The Serious Incident Requiring Investigation (SIRI) report is becoming increasingly used in the litigation process. As a result, the drafting and content of these reports is becoming more and more important. This article sets out a few simple steps which will assist in minimising the danger that the report may prejudice any potential defence in the event the incident becomes the subject of a claim.

It is an ambition of the NHS to be a learning organisation – to identify when, where and how errors occur and to learn how to minimise the risk of errors occurring again. Part of that learning derives from investigating serious incidents which may occur, such as an incident resulting in death or serious harm to a patient. All Trusts will be aware of their own local policy, compiled in association with their local Primary Care Trust and Strategic Health Authority, setting out when an incident requires investigating and to whom the outcome of such reports are reported.
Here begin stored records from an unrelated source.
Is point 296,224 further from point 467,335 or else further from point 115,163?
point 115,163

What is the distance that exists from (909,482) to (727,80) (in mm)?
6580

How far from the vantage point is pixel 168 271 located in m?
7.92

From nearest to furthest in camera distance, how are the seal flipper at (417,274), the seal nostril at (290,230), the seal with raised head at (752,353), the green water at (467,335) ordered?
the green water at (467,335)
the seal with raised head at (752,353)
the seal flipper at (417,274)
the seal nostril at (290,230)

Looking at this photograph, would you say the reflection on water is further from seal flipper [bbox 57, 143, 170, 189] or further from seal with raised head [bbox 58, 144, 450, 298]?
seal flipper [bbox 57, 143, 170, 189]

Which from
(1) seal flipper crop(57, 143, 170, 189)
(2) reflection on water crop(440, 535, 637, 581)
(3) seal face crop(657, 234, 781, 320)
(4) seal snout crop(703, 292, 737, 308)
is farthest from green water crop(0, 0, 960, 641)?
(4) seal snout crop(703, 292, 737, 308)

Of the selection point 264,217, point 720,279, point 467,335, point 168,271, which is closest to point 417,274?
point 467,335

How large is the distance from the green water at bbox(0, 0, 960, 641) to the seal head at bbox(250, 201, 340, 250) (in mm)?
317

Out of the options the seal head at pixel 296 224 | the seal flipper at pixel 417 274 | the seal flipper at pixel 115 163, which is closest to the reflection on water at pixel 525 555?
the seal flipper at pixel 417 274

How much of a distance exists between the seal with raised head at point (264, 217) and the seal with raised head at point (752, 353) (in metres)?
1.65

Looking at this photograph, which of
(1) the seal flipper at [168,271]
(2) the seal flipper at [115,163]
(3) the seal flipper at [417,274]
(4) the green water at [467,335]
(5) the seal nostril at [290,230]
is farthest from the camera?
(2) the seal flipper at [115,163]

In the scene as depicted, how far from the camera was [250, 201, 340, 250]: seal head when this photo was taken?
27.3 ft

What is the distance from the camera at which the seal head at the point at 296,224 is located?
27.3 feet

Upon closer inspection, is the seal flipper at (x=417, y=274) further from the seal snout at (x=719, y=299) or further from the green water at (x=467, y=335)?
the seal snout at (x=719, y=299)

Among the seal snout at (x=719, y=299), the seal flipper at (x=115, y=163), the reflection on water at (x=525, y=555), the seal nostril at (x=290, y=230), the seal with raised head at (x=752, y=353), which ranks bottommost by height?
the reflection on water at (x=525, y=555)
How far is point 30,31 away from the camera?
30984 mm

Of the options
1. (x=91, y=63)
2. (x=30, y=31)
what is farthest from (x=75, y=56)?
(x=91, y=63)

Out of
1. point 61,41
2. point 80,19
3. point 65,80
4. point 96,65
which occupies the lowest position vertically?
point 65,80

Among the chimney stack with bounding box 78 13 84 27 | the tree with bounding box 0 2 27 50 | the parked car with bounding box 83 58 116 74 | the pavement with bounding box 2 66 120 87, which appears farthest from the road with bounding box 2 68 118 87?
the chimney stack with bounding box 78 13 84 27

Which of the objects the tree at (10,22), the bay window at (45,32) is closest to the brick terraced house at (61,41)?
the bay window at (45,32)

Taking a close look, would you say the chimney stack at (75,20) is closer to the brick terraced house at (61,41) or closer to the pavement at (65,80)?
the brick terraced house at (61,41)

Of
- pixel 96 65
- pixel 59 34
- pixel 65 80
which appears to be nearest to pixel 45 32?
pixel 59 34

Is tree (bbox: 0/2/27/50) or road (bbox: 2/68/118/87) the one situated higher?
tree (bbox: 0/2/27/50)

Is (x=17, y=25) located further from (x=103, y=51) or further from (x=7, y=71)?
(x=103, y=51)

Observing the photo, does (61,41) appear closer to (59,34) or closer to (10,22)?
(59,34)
There is, inevitably, a tension between the desire to improve patient safety by identifying avoidable errors and avoiding self-incrimination. SIRI reports and Root Cause Analysis often identify weaknesses in the provision of care which can, as has been described in inquests and claims subsequently forwarded to this firm, provide a ‘road-map for the prosecution’.

Healthcare organisations should be aware that the SIRI report can be subject to disclosure by a number of means, including:

  • Under a Freedom of Information Act request

  • At the request of the coroner, or by voluntary disclosure to the coroner

  • During the course of a civil claim

Not only is the SIRI report subject to disclosure, but so are drafts of the report and any other emails, letters or attendance notes which relate to the report.

It is right that the NHS should be transparent in its dealings with those affected by a serious untoward incident, and it is right that where avoidable errors occur they should be identified and remedied as far as practicable. However, it is our experience that there are a number of common themes which result in reports which either make admissions

which may not be warranted, or which may prejudice the prospects of successfully defending a claim. These themes include the following:

1. Fact or expert evidence?

SIRI reports are inevitably based on the statement of the treating staff, to explain the circumstances of the incident. It would be expected, therefore, that those statements closely reflect the content of the contemporaneous medical records with further clarifications of fact where relevant. It is common, however, for witnesses to consider it necessary to offer an opinion – for example, that the orthopaedic team delayed making a referral, or that despite misreporting a CT scan the radiologists believe that A&E were also at fault for not undertaking a lumbar puncture.

There may well be genuinely held concerns regarding the care received. However, it is not the role of the witnesses to the incident to reach those conclusions; that is the job of the author of the SIRI report. Witnesses should be encouraged to keep their written statements factual, accurate and chronological. If there are concerns which they would wish to air, there may be better channels for so doing than the statement.

2. Going for gold?

NHS Trusts understandably, and laudably, aim to provide a gold standard of care to all patients and judge their errors by that standard. Lawyers, by contrast, will seek to pursue a claim based on a reasonable standard of care. It is self-evident that while care may not have achieved the Trust’s own benchmark, it does not necessarily equate to negligent care. The unqualified identification of failings, without a clear expression of the standard by which those failings have been identified, will cause problems in any future defence.

3. Is the language appropriate?

The report is a dispassionate review of an incident, to identify avoidable errors. It is rarely necessary or appropriate to place a value judgement or qualitative assessment on those errors – and by describing an error or omission as a “gross failure”, Trusts may be opening themselves to potentially damaging coronial findings.

4. Where’s the logic?

From time to time we encounter conclusions which are not easy to support from the evidence upon which the report is professed to be based. Trusts should ensure there is an expressed logical underpinning for the conclusions, both positive and negative, which it reaches – for example, where (in the case of a neonatal death following shoulder dystocia) a fetal ultrasound scan raises the suspicion of maternal diabetes, why was it reasonable not to undertake a glucose tolerance test? The conclusions a Trust reaches are very often appropriate, but the basis of those conclusions needs to be clearly expressed.

5. What’s the response?

The report is intended to identify areas where improvements can be made to minimise the risk of recurrence. It follows, therefore, that there should be an action plan to follow those improvements through. Such plans would need to be clear, specific and auditable, and identify when, how and by whom they are to be implemented. Very often, the existence of a plan would convince a coroner that a Rule 43 recommendation was not required. In other circumstances, the relatives of an injured patient may feel more reassured that the expressed willingness to learn is more than rhetoric.

SIRI reports are an important tool to aid learning and improve services. Errors should not be hidden and identifiable improvements should be the subject of robust action plans. However, an error is not always negligent and careful drafting of the SIRI report should ensure that it cannot be used to unfairly draw that conclusion.

The content of this article is intended to provide a general guide to the subject matter. Specialist advice should be sought about your specific circumstances.